Segment Start: Recorded data
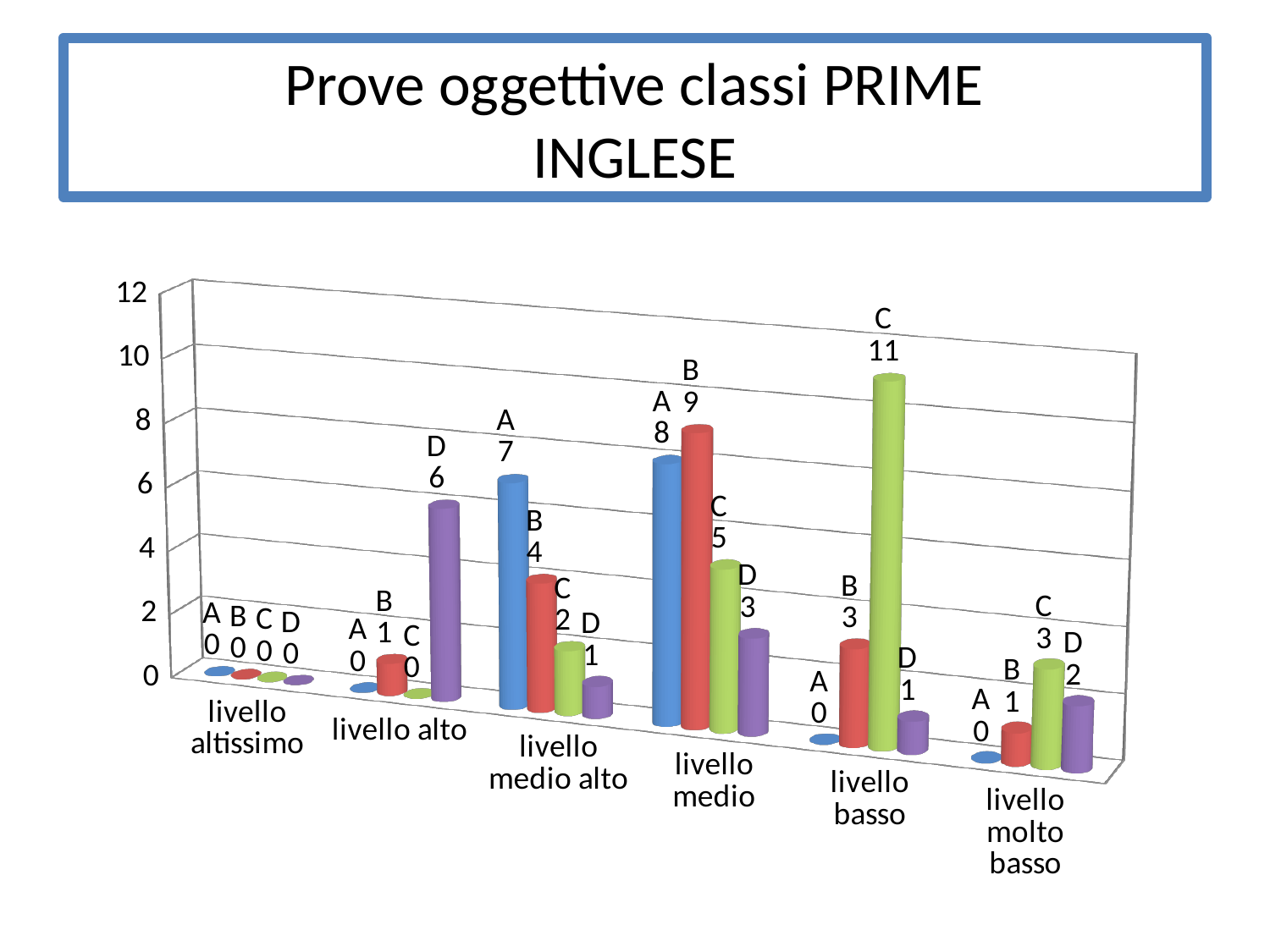
What is the title of the slide containing the chart? Prove oggettive classi PRIME INGLESE Which is larger at livello medio alto: series A or series B? A What is the value for series D at livello alto? 6 What is the difference between series B and series C at livello medio? 4 What is the value for series C at livello basso? 11 What is the value for series A at livello medio alto? 7 Which category has the highest value for series C? livello basso What kind of chart is shown on the slide? bar chart How many categories are shown on the x axis? 6 What is the total of the four series at livello molto basso? 6 What is the value for series B at livello medio? 9 Which series has the highest value at livello medio? B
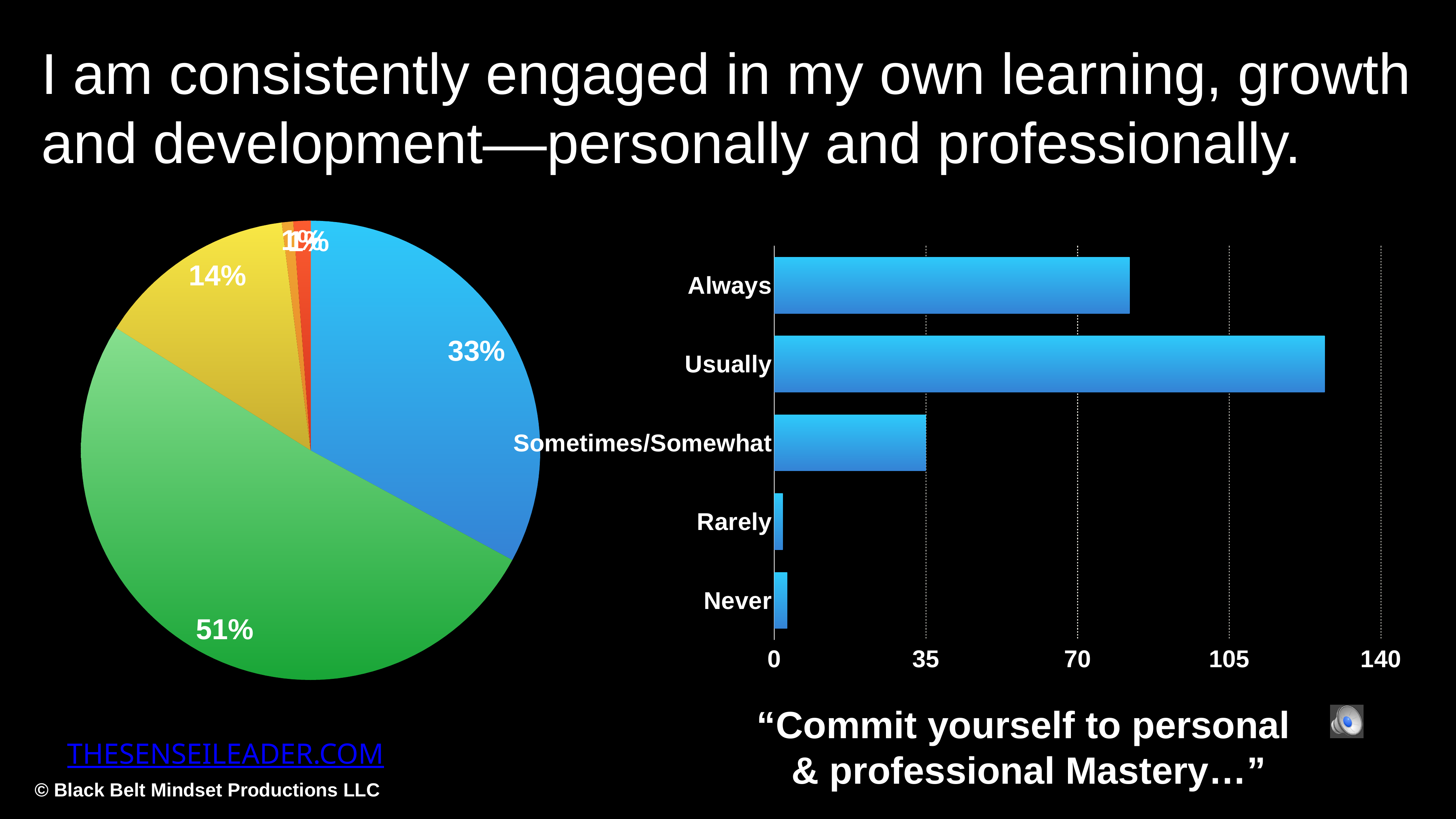
What kind of chart is on the right side of the slide? bar chart In the pie chart on the left, what is the difference in percentage points between the green slice and the blue slice? 18 In the bar chart on the right, is the value for Usually greater or less than 105? greater In the bar chart on the right, which is larger, the value for Always or the value for Usually? Usually In the pie chart on the left, what share does the blue slice have? 33% In the pie chart on the left, what share does the largest slice have? 51% In the bar chart on the right, how many categories are shown? 5 In the pie chart on the left, what share does the yellow slice have? 14% What kind of chart is on the left side of the slide? pie chart In the bar chart on the right, is the value for Always greater or less than 70? greater In the bar chart on the right, is the value for Rarely greater or less than 35? less In the bar chart on the right, which category has the highest value? Usually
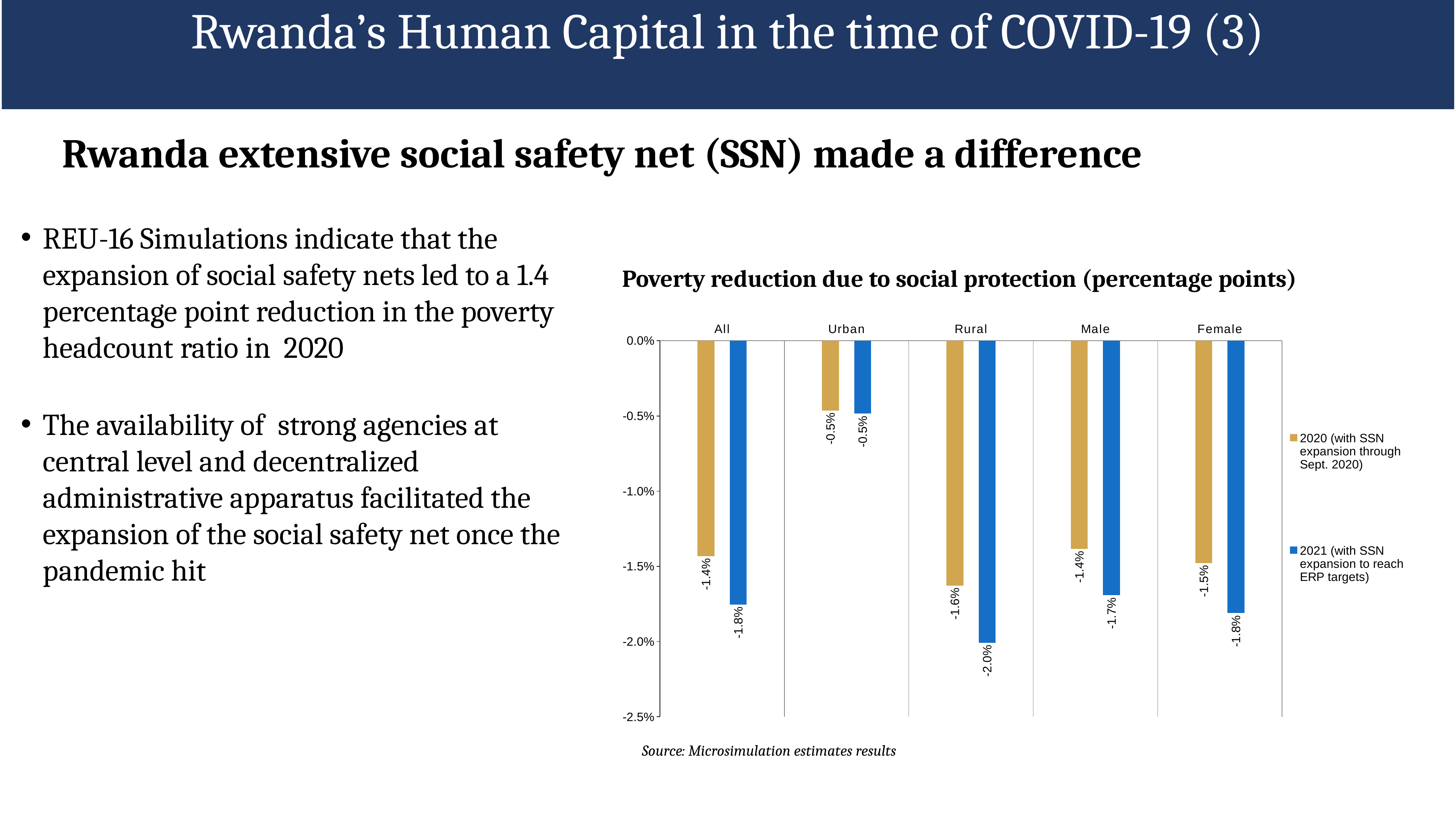
Which shows a larger poverty reduction for Female: the 2020 series or the 2021 series? 2021 (with SSN expansion to reach ERP targets) Which category has the smallest poverty reduction (value closest to zero) in the 2020 (with SSN expansion through Sept. 2020) series? Urban Which category has the largest poverty reduction (most negative value) in the 2021 (with SSN expansion to reach ERP targets) series? Rural What is the 2021 (with SSN expansion to reach ERP targets) value for Female? -1.8% What is the 2021 (with SSN expansion to reach ERP targets) value for All? -1.8% What type of chart is shown on the slide? Bar chart What is the 2020 (with SSN expansion through Sept. 2020) value for Urban? -0.5% How many categories are shown on the x axis of the chart? 5 What is the 2020 (with SSN expansion through Sept. 2020) value for Rural? -1.6% What is the difference between the 2021 and 2020 values for Male? 0.3 percentage points How many series does the chart legend list? 2 What is the difference between the 2021 and 2020 values for Rural? 0.4 percentage points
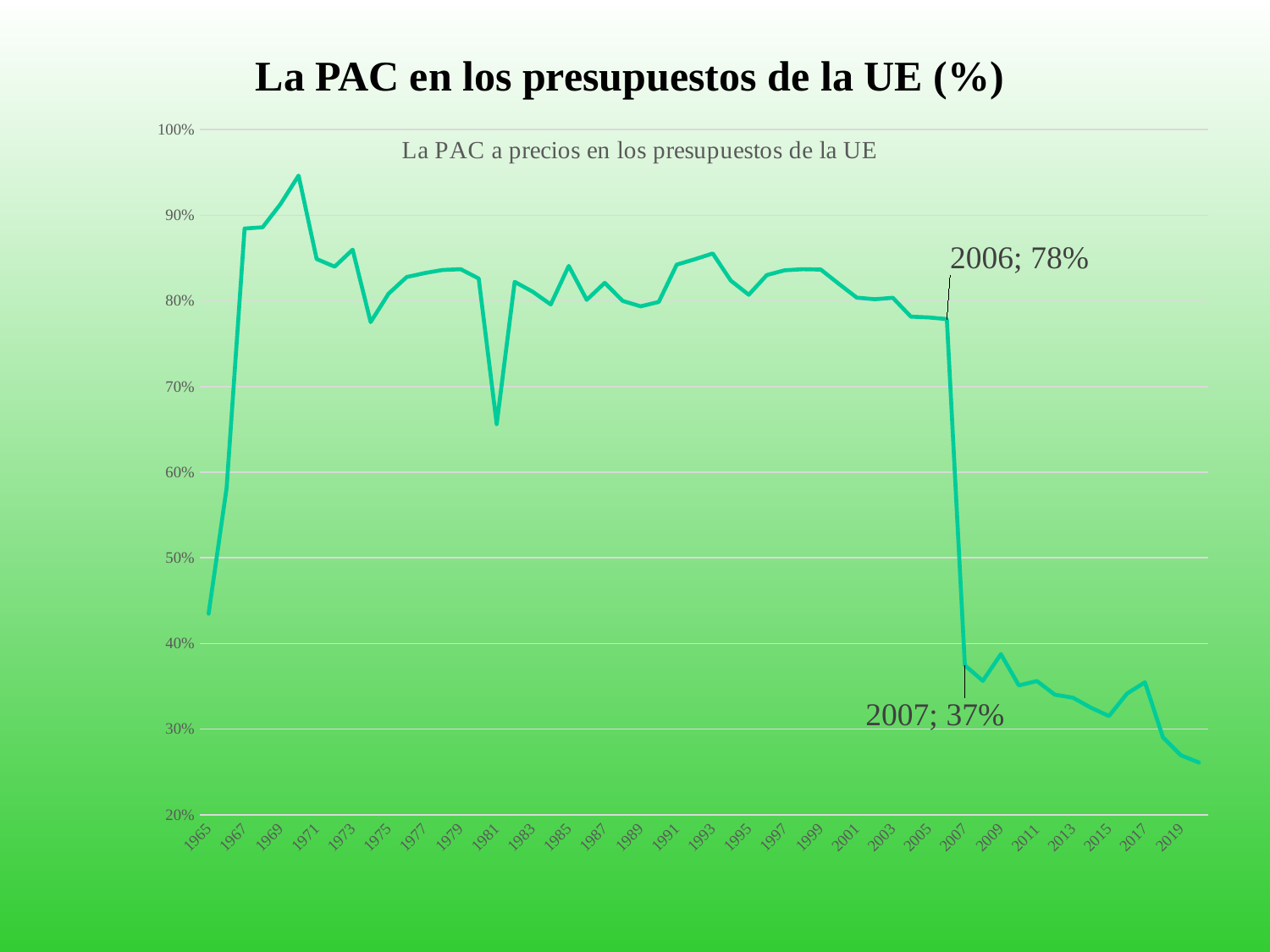
What value is labelled for 2006? 78% What value is labelled for 2007? 37% Is the value for 1981 greater or less than 70%? less Which year has the larger labelled value, 2006 or 2007? 2006 What kind of chart is shown on the slide? Line chart What is the lowest value shown on the vertical axis? 20% Is the value for 1965 greater or less than 50%? less What is the difference between the labelled values for 2006 and 2007? 41% Is the value for 1999 greater or less than 80%? greater Do the values generally rise or fall from 2007 to 2019? fall What is the title shown inside the chart area? La PAC a precios en los presupuestos de la UE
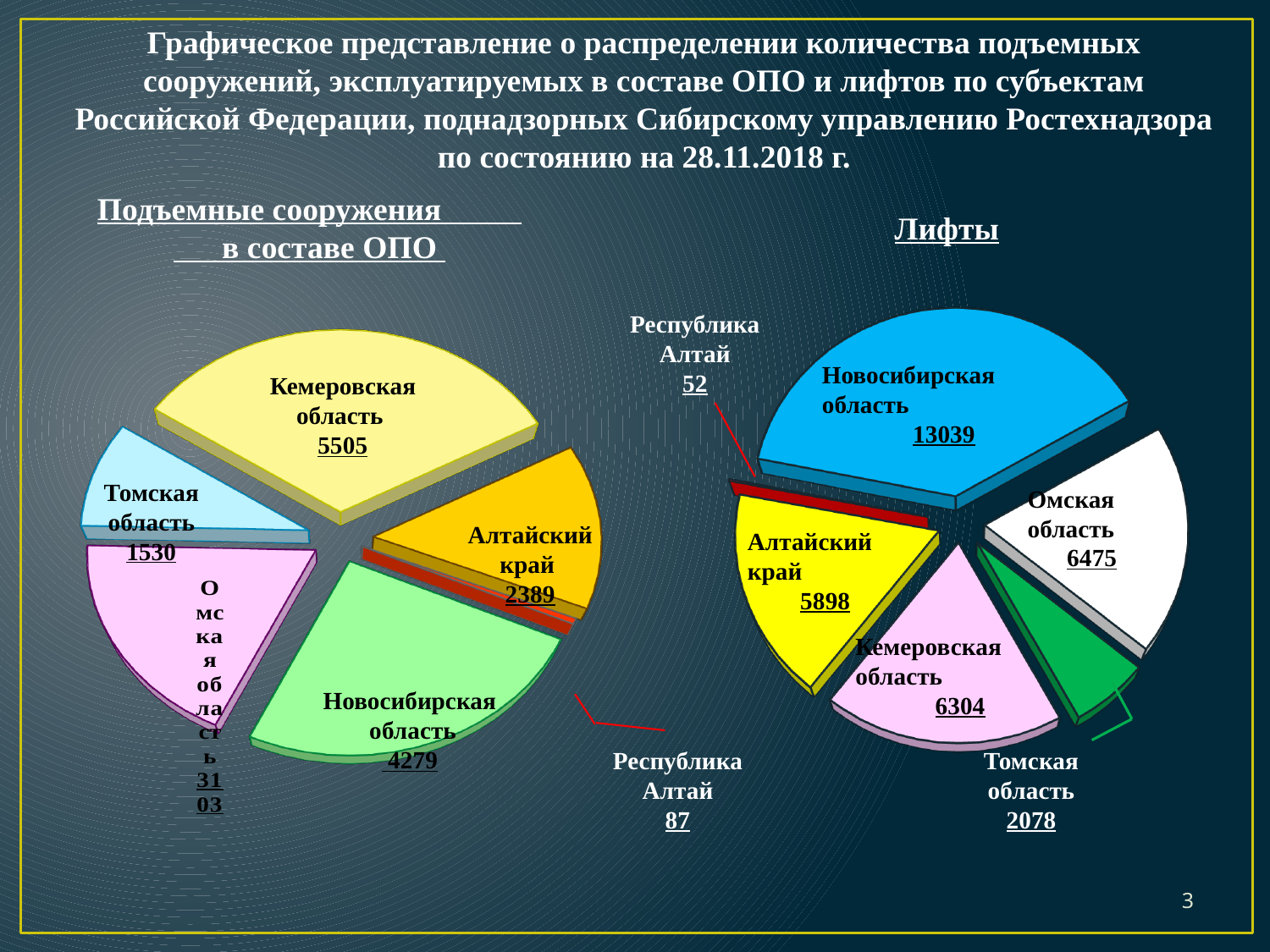
In the "Подъемные сооружения в составе ОПО" chart, what is the value for Кемеровская область? 5505 In the "Подъемные сооружения в составе ОПО" chart, what is the value for Республика Алтай? 87 What kind of charts are shown on the slide? Pie charts In the "Подъемные сооружения в составе ОПО" chart, what is the difference between Новосибирская область and Алтайский край? 1890 In the "Лифты" chart, what is the difference between Омская область and Алтайский край? 577 In the "Лифты" chart, which region has the largest value? Новосибирская область In the "Лифты" chart, what is the value for Новосибирская область? 13039 In the "Подъемные сооружения в составе ОПО" chart, which region has the smallest value? Республика Алтай In the "Подъемные сооружения в составе ОПО" chart, which region has the largest value? Кемеровская область In the "Лифты" chart, which is larger: Омская область or Кемеровская область? Омская область In the "Лифты" chart, what is the value for Томская область? 2078 How many regions are shown in the "Лифты" chart? 6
Segment End: Recorded data
▶ [Instruction] Locate each line in the items above that contains the word "Prove" with the same capitalization, and copy those lines in full.

▶ [Solution for this exercise]
What is the title of the slide containing the chart? Prove oggettive classi PRIME INGLESE Which is larger at livello medio alto: series A or series B? A What is the value for series D at livello alto? 6 What is the difference between series B and series C at livello medio? 4 What is the value for series C at livello basso? 11 What is the value for series A at livello medio alto? 7 Which category has the highest value for series C? livello basso What kind of chart is shown on the slide? bar chart How many categories are shown on the x axis? 6 What is the total of the four series at livello molto basso? 6 What is the value for series B at livello medio? 9 Which series has the highest value at livello medio? B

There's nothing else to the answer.